### What is needed
Copy, from the data below, every line that has "this" in it.

### Data for the task
⁂

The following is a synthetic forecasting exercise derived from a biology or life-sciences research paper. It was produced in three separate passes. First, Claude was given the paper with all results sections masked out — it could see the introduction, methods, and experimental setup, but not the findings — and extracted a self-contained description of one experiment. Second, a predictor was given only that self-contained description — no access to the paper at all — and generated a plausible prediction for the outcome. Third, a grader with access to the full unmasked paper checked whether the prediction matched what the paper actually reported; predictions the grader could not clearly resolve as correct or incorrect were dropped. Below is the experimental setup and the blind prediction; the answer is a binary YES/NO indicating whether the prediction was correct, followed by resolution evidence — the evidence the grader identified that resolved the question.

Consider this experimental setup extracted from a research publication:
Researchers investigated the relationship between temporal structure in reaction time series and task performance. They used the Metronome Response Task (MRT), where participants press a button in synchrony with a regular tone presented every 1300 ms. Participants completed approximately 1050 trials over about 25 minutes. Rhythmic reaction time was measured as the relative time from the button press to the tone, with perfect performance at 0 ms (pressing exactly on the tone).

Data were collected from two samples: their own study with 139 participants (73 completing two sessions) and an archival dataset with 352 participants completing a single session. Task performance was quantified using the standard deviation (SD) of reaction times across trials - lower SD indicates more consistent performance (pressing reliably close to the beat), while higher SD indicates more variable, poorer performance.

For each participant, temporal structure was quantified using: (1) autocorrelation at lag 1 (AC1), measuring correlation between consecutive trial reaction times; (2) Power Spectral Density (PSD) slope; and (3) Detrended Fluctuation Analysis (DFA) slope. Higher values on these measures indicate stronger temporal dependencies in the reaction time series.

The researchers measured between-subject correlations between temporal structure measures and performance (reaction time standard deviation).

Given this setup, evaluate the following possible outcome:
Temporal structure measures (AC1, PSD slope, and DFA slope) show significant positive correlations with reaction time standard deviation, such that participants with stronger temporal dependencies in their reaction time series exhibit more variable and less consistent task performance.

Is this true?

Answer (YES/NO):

⁂

### Result of the task
Consider this experimental setup extracted from a research publication:
Given this setup, evaluate the following possible outcome:
Is this true?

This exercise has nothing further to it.